Analysis of Amazon Reviews Wins Hackathon
The daylong competition was a collaboration between McCormick’s MSiA program and Teradata Aster
At the bottom of each product review on Amazon.com, there is a simple question: “Was this review helpful?” Reviews that are voted most helpful are pushed to the top while less helpful reviews get buried at the bottom.
By analyzing data from 500,000 Amazon reviews, a student team found that a set of characteristics inherent in the review could predict whether or not readers determined it helpful. The review’s length, keywords, and even punctuation served as predictive variables. This analysis received first place in McCormick’s Master of Science in Analytics (MSiA) program’s first-ever Hackathon.
A collaboration between the MSiA program and leading analytics software company Teradata Aster, the Hackathon was a day-long competition during which students applied Teradata Aster’s technology to provided data sets. Student teams could choose from eight publically sourced data sets: NFL or MLB statistics, Amazon reviews, State of the Union addresses, airline flight data, and U.S. consumer bank complaints.
“Students were able to find ways to analyze the data creatively by using their prior knowledge and additional external data sources,” said Diego Klabjan professor of industrial engineering and management sciences and director of the MSiA program. “By using one of the most user friendly—yet extremely sophisticated—systems provided by Teradata Aster, they were able to effectively analyze the data in a short time frame.”
At the end of the day, the student teams presented their findings to a panel of judges and their peers. Students were evaluated based on their abilities to think creatively about data in a limited amount of time. The first and second place teams will be sponsored by Teradata Aster to attend its Partners User Conference in Nashville at the end of October.

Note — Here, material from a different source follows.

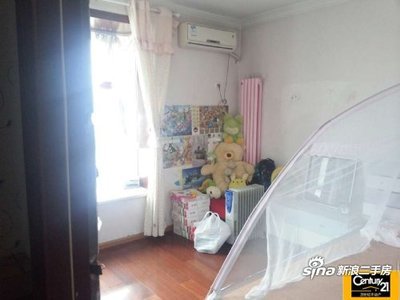 房产证上怎么看房龄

Peter Schmidt and Kyle Hundman made up the first place team. Second place was awarded to Bridget Hendricks and Alex Milut for their analysis of historical State of the Union addresses since 1790. Among other things, they found that former president Bill Clinton used the word “I” more than any other president in his address.
Northwestern’s MSiA program teaches students skills that drive business success in today’s hyper-competitive, data-driven world. Students learn to identify patterns and trends, derive optimized recommendations evaluated through simulations, interpret and gain insight from vast quantities of structures and unstructured data, and communicate findings in practical useful terms that help drive business management.
“Programs like Northwestern’s Master of Science in Analytics are addressing a key skill set for business success,” said Randy Lea, vice president of Teradata Big Data Practice. “Combining math, programming, visualization techniques, and business concepts in a program like this is developing the future analytical groups that our customers are building out in their organizations.”